Submitted to: Plant and Animal Genome VX Conference Abstracts
Publication Type: Abstract Only
Publication Acceptance Date: 1/1/1998
Publication Date: N/A
Citation: N/A

Interpretive Summary:

Technical Abstract: A backcross population of Meishan by White composite pigs was produced to identify QTL affecting growth, carcass composition and reproduction. Forty-one F1 females were produced by reciprocally mating Meishan and White composite pigs. F1 females were then mated to either Meishan or White composite boars to produce 2 parities. A genomic scan with markers at 20 cM intervals (n=156) was conducted across the entire population. Five hundred forty pigs were slaughtered at approximately 100 kg live weight and carcass measurements were recorded.
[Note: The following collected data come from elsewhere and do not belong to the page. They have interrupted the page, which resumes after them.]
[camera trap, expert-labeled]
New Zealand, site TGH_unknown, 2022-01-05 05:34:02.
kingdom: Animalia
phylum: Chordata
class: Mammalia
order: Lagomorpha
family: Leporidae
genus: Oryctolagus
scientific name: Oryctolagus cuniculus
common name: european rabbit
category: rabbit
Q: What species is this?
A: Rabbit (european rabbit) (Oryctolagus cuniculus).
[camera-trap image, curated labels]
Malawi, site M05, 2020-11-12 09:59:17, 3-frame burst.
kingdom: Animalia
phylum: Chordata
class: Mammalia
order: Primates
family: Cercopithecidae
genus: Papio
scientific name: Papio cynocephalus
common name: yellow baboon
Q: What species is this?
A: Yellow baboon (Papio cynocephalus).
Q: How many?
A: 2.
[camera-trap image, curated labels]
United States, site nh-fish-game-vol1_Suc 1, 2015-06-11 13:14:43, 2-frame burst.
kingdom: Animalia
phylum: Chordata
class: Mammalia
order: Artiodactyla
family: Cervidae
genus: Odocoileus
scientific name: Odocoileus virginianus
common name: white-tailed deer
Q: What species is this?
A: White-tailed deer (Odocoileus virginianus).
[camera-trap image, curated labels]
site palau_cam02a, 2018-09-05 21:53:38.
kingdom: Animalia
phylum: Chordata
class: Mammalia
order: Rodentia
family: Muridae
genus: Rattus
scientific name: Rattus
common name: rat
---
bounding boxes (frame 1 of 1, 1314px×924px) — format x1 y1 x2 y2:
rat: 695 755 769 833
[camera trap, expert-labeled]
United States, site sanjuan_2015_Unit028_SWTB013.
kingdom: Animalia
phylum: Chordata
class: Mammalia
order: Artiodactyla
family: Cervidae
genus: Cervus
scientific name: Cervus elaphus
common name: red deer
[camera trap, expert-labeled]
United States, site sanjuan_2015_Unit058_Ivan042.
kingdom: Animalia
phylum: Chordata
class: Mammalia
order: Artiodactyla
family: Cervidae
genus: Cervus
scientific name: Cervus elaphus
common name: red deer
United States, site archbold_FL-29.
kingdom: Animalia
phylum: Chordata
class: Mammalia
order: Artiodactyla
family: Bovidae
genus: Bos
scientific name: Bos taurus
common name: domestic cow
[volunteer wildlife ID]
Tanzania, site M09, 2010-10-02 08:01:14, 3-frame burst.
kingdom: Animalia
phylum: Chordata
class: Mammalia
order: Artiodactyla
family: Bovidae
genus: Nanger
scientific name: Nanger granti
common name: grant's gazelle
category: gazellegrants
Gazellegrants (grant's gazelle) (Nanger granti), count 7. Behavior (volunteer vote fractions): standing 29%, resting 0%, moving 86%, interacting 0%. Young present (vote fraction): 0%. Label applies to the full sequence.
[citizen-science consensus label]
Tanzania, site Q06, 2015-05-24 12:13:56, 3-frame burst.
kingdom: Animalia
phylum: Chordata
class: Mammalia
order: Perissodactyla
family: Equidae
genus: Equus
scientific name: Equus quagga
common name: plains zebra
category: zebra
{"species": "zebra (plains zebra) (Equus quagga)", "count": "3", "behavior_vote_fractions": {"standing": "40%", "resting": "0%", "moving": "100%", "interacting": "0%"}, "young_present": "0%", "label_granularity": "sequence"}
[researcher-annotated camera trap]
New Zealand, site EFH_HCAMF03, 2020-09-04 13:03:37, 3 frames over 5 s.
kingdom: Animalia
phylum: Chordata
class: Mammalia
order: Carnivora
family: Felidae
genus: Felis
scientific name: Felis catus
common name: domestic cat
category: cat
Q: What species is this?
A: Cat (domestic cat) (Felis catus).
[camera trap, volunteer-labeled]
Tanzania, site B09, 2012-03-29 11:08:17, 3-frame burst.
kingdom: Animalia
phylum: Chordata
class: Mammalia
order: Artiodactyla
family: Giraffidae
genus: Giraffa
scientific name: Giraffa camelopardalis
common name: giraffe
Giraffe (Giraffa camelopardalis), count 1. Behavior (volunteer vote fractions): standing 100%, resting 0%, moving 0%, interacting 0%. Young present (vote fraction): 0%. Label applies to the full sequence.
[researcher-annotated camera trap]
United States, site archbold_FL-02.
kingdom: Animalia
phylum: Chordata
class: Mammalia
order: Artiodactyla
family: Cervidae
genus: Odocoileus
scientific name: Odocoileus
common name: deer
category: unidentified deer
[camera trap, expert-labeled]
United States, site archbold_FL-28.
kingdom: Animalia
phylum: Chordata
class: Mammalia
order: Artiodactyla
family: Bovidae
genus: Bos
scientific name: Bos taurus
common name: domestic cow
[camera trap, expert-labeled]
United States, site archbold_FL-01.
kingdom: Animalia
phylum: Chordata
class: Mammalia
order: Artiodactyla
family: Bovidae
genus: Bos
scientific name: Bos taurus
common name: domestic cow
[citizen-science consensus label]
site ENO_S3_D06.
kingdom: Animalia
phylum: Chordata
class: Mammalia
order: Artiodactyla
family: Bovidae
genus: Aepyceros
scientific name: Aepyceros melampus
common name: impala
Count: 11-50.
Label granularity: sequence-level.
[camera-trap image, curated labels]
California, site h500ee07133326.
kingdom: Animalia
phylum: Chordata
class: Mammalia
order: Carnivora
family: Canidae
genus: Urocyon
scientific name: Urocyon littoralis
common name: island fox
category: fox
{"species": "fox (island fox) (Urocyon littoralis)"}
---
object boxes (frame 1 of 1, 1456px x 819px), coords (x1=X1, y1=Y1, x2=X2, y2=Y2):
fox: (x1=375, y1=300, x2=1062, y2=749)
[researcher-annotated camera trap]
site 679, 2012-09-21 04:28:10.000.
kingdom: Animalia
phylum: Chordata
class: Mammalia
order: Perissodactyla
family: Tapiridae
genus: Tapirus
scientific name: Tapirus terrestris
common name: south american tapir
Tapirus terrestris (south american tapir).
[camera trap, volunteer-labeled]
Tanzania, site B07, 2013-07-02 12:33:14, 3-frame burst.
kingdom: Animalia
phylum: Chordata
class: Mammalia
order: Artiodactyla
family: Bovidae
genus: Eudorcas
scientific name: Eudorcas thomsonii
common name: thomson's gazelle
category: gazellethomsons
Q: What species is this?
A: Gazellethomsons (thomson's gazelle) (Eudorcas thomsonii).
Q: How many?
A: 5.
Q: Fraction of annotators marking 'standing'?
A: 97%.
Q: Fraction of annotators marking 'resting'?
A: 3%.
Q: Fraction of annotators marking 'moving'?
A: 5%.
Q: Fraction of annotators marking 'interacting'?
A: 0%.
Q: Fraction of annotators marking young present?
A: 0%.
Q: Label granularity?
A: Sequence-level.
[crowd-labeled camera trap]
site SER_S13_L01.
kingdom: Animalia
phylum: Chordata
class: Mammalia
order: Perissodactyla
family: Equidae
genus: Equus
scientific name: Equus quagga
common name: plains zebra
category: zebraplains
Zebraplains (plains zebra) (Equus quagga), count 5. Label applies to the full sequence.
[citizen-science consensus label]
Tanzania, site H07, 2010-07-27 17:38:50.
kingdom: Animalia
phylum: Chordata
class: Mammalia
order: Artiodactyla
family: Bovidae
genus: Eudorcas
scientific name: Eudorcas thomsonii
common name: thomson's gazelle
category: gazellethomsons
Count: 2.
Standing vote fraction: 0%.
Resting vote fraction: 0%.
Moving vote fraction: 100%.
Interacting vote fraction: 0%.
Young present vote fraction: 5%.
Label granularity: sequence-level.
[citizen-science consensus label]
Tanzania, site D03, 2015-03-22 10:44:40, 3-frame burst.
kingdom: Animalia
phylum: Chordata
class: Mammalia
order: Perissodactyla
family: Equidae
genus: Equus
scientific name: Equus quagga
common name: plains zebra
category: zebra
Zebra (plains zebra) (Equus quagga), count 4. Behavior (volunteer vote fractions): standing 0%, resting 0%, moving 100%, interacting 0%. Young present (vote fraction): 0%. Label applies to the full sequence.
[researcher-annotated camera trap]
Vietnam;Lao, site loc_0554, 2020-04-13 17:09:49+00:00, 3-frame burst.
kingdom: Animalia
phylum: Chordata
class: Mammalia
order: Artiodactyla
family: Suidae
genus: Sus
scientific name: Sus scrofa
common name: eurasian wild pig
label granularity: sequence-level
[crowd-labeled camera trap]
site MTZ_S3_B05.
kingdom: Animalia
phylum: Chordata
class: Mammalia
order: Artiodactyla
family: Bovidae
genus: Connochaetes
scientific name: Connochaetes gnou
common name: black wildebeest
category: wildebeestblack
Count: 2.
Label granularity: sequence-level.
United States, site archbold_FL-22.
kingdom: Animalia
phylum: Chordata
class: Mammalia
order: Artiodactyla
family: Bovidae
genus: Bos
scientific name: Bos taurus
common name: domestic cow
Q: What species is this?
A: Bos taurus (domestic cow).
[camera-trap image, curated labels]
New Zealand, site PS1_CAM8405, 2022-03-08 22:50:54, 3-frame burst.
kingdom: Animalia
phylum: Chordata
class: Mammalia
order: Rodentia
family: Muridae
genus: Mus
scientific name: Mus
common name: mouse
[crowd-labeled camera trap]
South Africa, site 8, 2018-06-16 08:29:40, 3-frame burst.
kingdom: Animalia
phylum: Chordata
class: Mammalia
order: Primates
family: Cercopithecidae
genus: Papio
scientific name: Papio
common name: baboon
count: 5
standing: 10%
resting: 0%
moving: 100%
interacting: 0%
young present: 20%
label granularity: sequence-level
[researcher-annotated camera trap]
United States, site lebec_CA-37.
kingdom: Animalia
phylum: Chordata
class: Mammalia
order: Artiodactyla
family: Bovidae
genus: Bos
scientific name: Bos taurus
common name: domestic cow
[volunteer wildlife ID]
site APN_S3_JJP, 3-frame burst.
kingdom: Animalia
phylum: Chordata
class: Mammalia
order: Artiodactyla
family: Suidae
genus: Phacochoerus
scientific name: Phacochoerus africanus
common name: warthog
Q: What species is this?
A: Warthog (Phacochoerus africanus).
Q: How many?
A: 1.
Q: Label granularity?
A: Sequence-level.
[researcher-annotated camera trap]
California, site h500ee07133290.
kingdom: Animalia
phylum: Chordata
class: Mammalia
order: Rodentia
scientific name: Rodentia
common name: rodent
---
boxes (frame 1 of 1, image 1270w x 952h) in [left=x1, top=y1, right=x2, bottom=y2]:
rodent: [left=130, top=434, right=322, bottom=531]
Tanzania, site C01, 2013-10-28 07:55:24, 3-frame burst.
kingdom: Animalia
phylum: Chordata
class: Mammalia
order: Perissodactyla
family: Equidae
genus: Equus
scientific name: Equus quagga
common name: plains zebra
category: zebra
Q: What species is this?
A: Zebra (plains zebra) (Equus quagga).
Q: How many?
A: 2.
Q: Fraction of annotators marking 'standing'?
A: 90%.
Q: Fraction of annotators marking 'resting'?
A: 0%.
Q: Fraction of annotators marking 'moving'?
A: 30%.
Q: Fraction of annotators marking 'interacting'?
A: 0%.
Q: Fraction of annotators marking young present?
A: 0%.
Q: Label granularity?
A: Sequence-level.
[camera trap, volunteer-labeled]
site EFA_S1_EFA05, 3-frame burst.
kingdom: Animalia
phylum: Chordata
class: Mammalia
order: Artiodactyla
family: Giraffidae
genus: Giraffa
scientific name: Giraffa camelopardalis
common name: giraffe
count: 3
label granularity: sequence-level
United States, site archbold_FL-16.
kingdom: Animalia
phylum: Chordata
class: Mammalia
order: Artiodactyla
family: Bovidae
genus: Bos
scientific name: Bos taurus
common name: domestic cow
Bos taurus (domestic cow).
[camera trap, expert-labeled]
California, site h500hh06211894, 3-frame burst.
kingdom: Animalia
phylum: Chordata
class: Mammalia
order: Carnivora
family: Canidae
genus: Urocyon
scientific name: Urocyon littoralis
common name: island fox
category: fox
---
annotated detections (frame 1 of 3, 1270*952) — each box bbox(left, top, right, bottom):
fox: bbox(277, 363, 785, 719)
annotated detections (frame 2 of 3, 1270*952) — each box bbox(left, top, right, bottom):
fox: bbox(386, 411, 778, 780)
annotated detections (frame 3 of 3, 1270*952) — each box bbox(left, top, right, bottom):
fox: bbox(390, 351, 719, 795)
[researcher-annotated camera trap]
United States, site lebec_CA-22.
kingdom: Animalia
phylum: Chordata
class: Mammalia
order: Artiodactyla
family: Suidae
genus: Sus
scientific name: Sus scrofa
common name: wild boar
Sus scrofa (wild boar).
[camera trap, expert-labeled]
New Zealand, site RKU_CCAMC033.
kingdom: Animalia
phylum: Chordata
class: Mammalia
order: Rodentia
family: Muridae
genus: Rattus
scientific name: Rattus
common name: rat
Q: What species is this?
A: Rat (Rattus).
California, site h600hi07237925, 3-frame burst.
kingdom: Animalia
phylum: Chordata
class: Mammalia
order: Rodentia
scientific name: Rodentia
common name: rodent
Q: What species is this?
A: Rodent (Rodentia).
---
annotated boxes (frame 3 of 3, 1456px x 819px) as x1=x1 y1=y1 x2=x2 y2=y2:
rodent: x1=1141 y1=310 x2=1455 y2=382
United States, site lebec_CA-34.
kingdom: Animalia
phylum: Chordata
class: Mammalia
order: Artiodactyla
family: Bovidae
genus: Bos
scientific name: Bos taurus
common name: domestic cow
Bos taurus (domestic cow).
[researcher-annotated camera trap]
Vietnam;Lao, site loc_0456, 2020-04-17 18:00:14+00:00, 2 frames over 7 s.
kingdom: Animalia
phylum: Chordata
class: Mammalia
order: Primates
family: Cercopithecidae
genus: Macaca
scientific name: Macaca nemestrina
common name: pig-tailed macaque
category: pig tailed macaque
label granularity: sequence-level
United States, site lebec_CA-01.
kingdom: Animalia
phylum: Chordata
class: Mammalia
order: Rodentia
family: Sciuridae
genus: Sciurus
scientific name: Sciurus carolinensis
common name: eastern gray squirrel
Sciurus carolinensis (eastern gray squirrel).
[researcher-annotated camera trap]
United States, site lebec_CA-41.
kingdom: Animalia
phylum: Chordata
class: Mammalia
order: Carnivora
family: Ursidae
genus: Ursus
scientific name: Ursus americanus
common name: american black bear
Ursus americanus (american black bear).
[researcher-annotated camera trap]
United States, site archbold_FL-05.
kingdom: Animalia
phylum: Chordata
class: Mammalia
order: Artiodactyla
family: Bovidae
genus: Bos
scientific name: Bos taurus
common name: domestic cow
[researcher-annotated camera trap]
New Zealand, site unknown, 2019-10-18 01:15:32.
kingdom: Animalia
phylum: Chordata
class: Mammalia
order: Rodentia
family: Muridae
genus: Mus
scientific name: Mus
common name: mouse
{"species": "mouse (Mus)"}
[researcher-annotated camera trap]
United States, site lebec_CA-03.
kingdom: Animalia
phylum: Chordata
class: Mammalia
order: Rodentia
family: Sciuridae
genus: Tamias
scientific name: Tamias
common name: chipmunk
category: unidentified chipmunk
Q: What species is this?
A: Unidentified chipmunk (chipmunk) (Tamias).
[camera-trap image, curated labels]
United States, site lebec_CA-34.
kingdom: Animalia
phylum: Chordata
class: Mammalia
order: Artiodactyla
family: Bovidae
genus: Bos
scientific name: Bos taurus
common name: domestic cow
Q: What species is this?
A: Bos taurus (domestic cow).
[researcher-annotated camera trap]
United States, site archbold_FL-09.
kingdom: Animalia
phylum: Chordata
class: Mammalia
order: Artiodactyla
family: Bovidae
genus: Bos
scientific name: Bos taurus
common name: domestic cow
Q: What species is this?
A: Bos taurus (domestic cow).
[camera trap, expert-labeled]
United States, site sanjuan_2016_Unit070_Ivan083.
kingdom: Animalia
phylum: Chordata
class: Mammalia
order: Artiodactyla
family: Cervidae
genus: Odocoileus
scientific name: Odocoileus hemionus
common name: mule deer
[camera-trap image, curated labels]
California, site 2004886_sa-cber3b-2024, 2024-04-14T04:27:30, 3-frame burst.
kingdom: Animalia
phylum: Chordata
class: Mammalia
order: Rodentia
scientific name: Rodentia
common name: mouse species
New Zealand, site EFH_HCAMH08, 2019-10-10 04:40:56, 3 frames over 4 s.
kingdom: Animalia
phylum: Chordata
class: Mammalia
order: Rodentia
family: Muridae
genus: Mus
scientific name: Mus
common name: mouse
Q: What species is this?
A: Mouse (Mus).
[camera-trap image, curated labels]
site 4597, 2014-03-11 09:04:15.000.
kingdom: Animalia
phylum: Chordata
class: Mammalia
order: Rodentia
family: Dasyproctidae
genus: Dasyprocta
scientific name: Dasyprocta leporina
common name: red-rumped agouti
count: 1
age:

Five measurements were collected for subcutaneous fat deposition (fat over the first, tenth and last ribs, over the last lumbar vertebra and average backfat), hot carcass weight, carcass length, loineye area, leaf fat and weight of untrimmed and trimmed wholesale products. Statistical analyses implemented a least-squares regression approach utilizing genotypic data for the entire chromosome. Each chromosome was analyzed separately. Fixed effects included in the model were contemporary group, sex and breed of sire. A covariate for hot carcass weight was fitted for analyses of all composition traits. Four genomic regions located on chromosomes 1, 4, 7 and X affected carcass traits at the genome wide level of significance of .05 (F-ratio > 9.3). Pleiotropic effects were detected for SSC1, 7 and X. These data did not detect QTL at previously identified regions for fat deposition on chromosomes 4 and 13 in a Wild boar by Large White population. Further studies need to be implemented to refine the location of the QTL and determine potential positional candidate genes.